## Material provided:
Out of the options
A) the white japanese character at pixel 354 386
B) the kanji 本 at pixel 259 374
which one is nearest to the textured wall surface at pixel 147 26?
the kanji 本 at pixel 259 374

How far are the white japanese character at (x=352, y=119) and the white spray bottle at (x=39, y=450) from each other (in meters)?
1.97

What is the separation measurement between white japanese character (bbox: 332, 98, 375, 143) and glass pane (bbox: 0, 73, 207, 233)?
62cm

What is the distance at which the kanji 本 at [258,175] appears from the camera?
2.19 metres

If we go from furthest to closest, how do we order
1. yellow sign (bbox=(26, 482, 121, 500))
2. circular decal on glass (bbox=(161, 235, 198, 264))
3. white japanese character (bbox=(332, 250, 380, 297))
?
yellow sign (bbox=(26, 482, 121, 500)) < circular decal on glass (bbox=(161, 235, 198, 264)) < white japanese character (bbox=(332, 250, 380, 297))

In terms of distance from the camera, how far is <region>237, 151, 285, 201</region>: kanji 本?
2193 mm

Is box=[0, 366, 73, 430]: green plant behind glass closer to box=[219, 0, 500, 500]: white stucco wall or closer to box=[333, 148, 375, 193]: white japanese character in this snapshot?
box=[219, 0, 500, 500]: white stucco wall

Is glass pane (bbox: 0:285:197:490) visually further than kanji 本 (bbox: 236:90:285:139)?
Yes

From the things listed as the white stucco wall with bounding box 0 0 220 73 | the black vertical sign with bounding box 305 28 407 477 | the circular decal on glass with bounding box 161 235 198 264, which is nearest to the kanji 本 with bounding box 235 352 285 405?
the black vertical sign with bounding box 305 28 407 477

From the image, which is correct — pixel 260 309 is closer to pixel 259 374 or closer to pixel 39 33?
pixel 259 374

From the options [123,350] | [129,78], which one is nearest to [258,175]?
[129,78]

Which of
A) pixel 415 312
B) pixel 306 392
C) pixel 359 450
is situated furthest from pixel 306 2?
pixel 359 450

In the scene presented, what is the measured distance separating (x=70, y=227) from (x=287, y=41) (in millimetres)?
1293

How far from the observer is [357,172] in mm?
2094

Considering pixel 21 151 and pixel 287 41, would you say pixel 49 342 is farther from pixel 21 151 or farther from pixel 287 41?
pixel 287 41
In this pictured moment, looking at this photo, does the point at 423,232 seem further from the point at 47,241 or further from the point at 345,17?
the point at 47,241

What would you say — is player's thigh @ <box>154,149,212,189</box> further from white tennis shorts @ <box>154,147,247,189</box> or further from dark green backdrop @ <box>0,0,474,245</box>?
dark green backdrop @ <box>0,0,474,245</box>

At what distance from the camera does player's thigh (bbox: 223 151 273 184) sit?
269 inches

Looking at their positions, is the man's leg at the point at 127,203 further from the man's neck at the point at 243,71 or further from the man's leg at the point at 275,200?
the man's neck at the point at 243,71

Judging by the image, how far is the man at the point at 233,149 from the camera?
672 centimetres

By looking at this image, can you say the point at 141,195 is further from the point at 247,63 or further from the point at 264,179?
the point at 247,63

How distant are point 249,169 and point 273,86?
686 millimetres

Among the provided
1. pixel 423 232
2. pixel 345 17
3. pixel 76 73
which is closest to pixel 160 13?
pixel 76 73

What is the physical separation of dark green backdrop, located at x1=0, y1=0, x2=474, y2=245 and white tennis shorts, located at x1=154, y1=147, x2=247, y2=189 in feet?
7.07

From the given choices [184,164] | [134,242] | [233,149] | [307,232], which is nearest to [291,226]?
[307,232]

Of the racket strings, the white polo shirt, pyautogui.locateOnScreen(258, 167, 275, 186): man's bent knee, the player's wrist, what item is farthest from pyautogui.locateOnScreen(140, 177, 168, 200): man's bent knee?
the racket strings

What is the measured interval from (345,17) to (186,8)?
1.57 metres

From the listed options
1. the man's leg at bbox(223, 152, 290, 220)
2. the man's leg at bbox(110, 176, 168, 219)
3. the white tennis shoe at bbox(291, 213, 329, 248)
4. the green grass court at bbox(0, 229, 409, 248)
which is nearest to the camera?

## Given problem:
Rewrite all of the material above, switching every "glass pane" to "window pane" and leaving everything else unchanged.

## Answer to this problem:
Out of the options
A) the white japanese character at pixel 354 386
B) the kanji 本 at pixel 259 374
which one is nearest to the textured wall surface at pixel 147 26?
the kanji 本 at pixel 259 374

How far are the white japanese character at (x=352, y=119) and the white spray bottle at (x=39, y=450) from each other (in meters)?
1.97

What is the separation measurement between white japanese character (bbox: 332, 98, 375, 143) and window pane (bbox: 0, 73, 207, 233)?
62cm

What is the distance at which the kanji 本 at [258,175] appears from the camera?
2.19 metres

If we go from furthest to closest, how do we order
1. yellow sign (bbox=(26, 482, 121, 500))
2. circular decal on glass (bbox=(161, 235, 198, 264))
3. white japanese character (bbox=(332, 250, 380, 297))
?
yellow sign (bbox=(26, 482, 121, 500)) < circular decal on glass (bbox=(161, 235, 198, 264)) < white japanese character (bbox=(332, 250, 380, 297))

In terms of distance from the camera, how far is <region>237, 151, 285, 201</region>: kanji 本?
2193 mm

Is box=[0, 366, 73, 430]: green plant behind glass closer to box=[219, 0, 500, 500]: white stucco wall or closer to box=[333, 148, 375, 193]: white japanese character in this snapshot?
box=[219, 0, 500, 500]: white stucco wall

Is window pane (bbox: 0:285:197:490) visually further than kanji 本 (bbox: 236:90:285:139)?
Yes

From the things listed as the white stucco wall with bounding box 0 0 220 73 | the black vertical sign with bounding box 305 28 407 477 | the circular decal on glass with bounding box 161 235 198 264, which is nearest to the kanji 本 with bounding box 235 352 285 405?
the black vertical sign with bounding box 305 28 407 477

From the image, which is correct — pixel 260 309 is closer to pixel 259 374 or closer to pixel 39 33?
pixel 259 374

From the options [123,350] | [129,78], which one is nearest to [258,175]?
[129,78]

Which of
A) pixel 415 312
B) pixel 306 392
C) pixel 359 450
is situated furthest from pixel 306 2?
pixel 359 450

In the scene presented, what is the measured distance separating (x=70, y=227) from (x=287, y=41) (in millimetres)?
1293

How far from the observer is [357,172] in mm?
2094

Considering pixel 21 151 and pixel 287 41, would you say pixel 49 342 is farther from pixel 21 151 or farther from pixel 287 41?
pixel 287 41
In this pictured moment, looking at this photo, does the point at 423,232 seem further from the point at 47,241 or further from the point at 345,17?
the point at 47,241

What would you say — is player's thigh @ <box>154,149,212,189</box> further from white tennis shorts @ <box>154,147,247,189</box> or further from dark green backdrop @ <box>0,0,474,245</box>?
dark green backdrop @ <box>0,0,474,245</box>

At what distance from the camera does player's thigh (bbox: 223 151 273 184) sit?
269 inches

Looking at their positions, is the man's leg at the point at 127,203 further from the man's neck at the point at 243,71 or further from the man's leg at the point at 275,200?
the man's neck at the point at 243,71

Judging by the image, how far is the man at the point at 233,149 from the camera?
672 centimetres

By looking at this image, can you say the point at 141,195 is further from the point at 247,63 or further from the point at 264,179?
the point at 247,63

How distant are point 249,169 and point 273,86?
686 millimetres

Among the provided
1. pixel 423 232
2. pixel 345 17
3. pixel 76 73
which is closest to pixel 160 13?
pixel 76 73

What is the physical separation of dark green backdrop, located at x1=0, y1=0, x2=474, y2=245 and white tennis shorts, located at x1=154, y1=147, x2=247, y2=189 in feet?
7.07

From the given choices [184,164] | [134,242] | [233,149] | [307,232], which is nearest to [291,226]?
[307,232]

Of the racket strings, the white polo shirt, pyautogui.locateOnScreen(258, 167, 275, 186): man's bent knee, the player's wrist, what item is farthest from pyautogui.locateOnScreen(140, 177, 168, 200): man's bent knee?
the racket strings

What is the measured interval from (345,17) to (186,8)?
1.57 metres

From the listed options
1. the man's leg at bbox(223, 152, 290, 220)
2. the man's leg at bbox(110, 176, 168, 219)
3. the white tennis shoe at bbox(291, 213, 329, 248)
4. the green grass court at bbox(0, 229, 409, 248)
which is nearest to the camera?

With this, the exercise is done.